The gang has seen the most success in economies where it has faced little competition, such as migrant smuggling and human trafficking, or where the key to success is crude violence, as with extortion, rather than knowledge, experience, connections, control of infrastructure, or up-front capital.
“[Tren de Aragua] is not involved in everything, they go where they see the most opportunity,” explained General Luis Jesús Flores Solís, the head of the PNP’s Anti-Human Trafficking and Migrant Smuggling Directorate (Dirección Contra la Trata y Tráfico Ilícito de Migrantes).

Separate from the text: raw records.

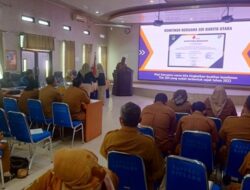 Asisten II Setda Barut Buka Kegiatan FGD Pembinaan Statistik Sektoral Tahun 2025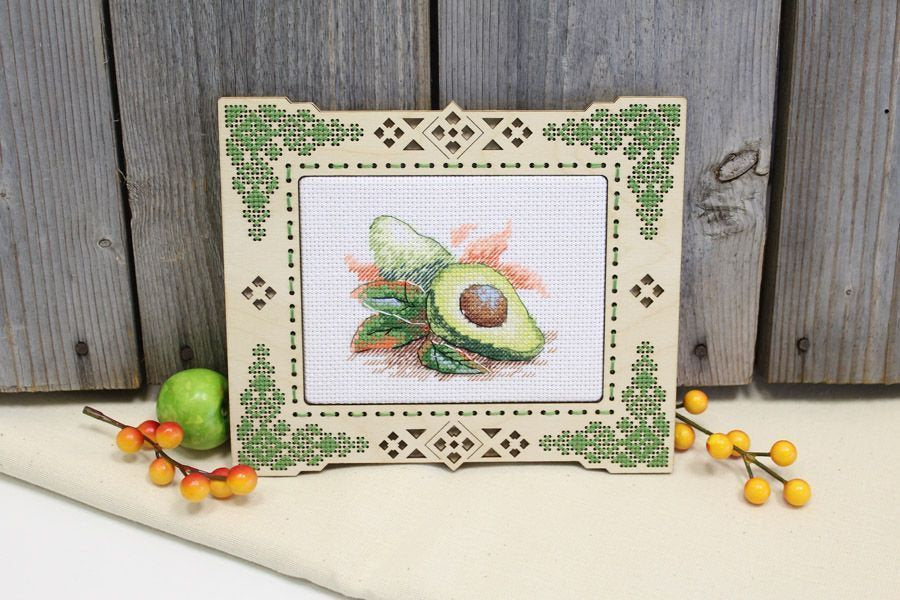 Ripe Avocado - MP Studia SM-741 - Kit de punto de cruz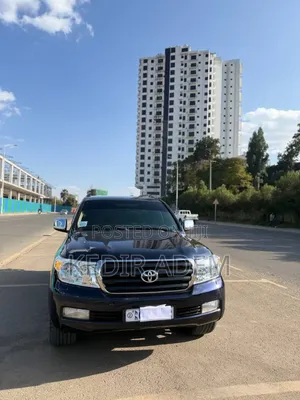 Toyota Land Cruiser 2009 Black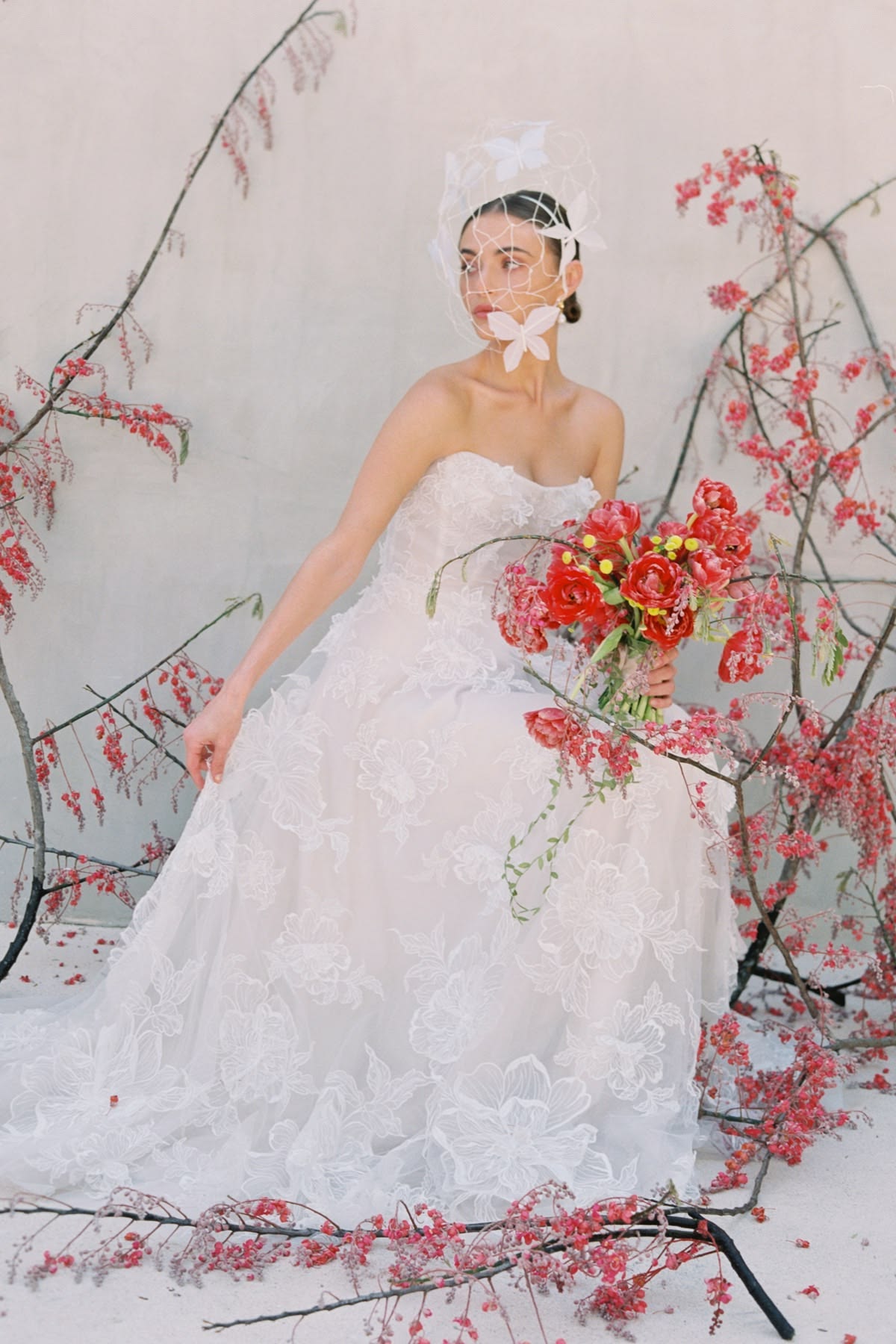 Watters Arien Gown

With the loss of its home base, the prison of Tocorón in Aragua state, and the fact that the Tren leadership is now on the outside, it is likely there will be a quantum shift in the direction of Venezuela’s most powerful criminal structure, which may now be forced to adapt from being a prison gang to a federation of transnational cells.
All eyes, both in law enforcement and the underworld, are on Héctor Rusthenford Guerrero Flores, alias “Niño Guerrero,” the leader of the gang, and his key lieutenants. Deprived of their comfortable operating base and fortress in Tocorón prison, they are likely to get more directly involved in the day-to-day operations of the gangs, in Venezuelan and abroad.
The gang has suffered a blow to its income streams as extortion within Tocorón which all prisoners had to pay to Niño Guerrero, known as la causa, has now disappeared. This was worth millions of dollars a year, and the Tren leadership will have to make up this money by finding new streams of income.
Tren de Aragua will either adapt to the new conditions, find alternative revenue streams and a new command and control system, or risk breaking up into a loosely aligned criminal federation.